Prévois-tu de revenir pour d’autres aventures du Cimmérien, antérieures à La Sonde et la Taille évidemment ? As-tu encore des choses que tu veux montrer de lui ?
Non, j’ai dit tout ce que j’avais à dire sur Conan. Didier Graffet, pendant la préparation de la couverture, a fait une remarque à Gilles Dumay qui m’a interpelé. Il a dit que j’avais en quelque sorte tué le mythe. Je pense au contraire que je lui ai redonné un coup de jeune ! La fin est ouverte, et on peut supposer plusieurs péripéties possibles. Certes, dans mon roman, Conan a 83 ans, il est proche de la mort. Mais il y a longtemps maintenant que Conan est entré dans le domaine du Mythe, où tout est possible. C’est un personnage mythologique au même titre que Robin des Bois, Zorro ou Superman. Or le propre du mythe, c’est d’être éternel. N’importe qui peut reprendre l’histoire où elle a été laissée et imaginer ce qu’il veut : une rencontre avec un nécromant qui rajeunit Conan, et c’est reparti pour un tour ! Ou bien il arrive devant Crom qui le renvoie sur terre, etc… Le principe des héros, c’est qu’ils ne meurent jamais.
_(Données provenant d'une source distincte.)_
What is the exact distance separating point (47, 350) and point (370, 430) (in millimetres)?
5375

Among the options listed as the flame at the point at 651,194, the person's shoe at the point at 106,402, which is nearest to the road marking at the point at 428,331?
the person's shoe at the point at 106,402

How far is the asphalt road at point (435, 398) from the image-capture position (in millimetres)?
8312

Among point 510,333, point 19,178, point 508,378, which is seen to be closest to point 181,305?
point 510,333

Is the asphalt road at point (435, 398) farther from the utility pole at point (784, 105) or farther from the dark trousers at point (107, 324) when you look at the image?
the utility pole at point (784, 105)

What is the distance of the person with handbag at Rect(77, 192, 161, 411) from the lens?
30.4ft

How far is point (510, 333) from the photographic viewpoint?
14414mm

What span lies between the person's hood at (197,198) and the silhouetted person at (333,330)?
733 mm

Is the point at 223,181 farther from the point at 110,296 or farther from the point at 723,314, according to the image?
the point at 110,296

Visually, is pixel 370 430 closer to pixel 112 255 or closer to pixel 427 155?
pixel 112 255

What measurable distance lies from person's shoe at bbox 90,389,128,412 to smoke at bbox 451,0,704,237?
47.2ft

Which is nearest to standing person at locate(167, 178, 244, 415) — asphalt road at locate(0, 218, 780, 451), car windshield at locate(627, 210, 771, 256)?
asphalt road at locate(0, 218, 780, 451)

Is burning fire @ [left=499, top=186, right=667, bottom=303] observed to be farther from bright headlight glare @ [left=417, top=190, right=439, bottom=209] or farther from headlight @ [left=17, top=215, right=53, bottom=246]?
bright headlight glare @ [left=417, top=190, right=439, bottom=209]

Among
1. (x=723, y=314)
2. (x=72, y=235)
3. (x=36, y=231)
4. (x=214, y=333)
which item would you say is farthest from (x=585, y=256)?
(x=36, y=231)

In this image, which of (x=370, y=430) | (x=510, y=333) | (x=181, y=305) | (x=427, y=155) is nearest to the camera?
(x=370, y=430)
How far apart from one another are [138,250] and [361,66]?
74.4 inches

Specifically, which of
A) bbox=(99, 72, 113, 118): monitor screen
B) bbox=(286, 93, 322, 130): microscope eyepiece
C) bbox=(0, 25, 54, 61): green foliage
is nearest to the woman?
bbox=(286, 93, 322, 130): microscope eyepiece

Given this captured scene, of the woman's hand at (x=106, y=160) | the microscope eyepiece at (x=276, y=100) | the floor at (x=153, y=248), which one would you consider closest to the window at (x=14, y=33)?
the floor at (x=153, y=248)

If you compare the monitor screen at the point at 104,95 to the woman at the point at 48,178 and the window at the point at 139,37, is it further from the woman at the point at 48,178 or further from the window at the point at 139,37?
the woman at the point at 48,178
Par contre, comme je me suis fait très plaisir à écrire de la fantasy, qui correspond bien à mon style d’écriture, et si Gilles Dumay me fait confiance pour mon prochain texte, je vais continuer dans ce genre, c’est clair !
Merci d’avoir répondu à toutes mes questions et à bientôt au détour des pages de tes romans !
Je suis très heureux que tu m’aies demandé cette interview, car c’est toi qui avait fait paraître la toute première critique de mon premier recueil de nouvelles fantastiques publié chez Malpertuis, Contes des nuits de sang (il y a plus de dix ans déjà !)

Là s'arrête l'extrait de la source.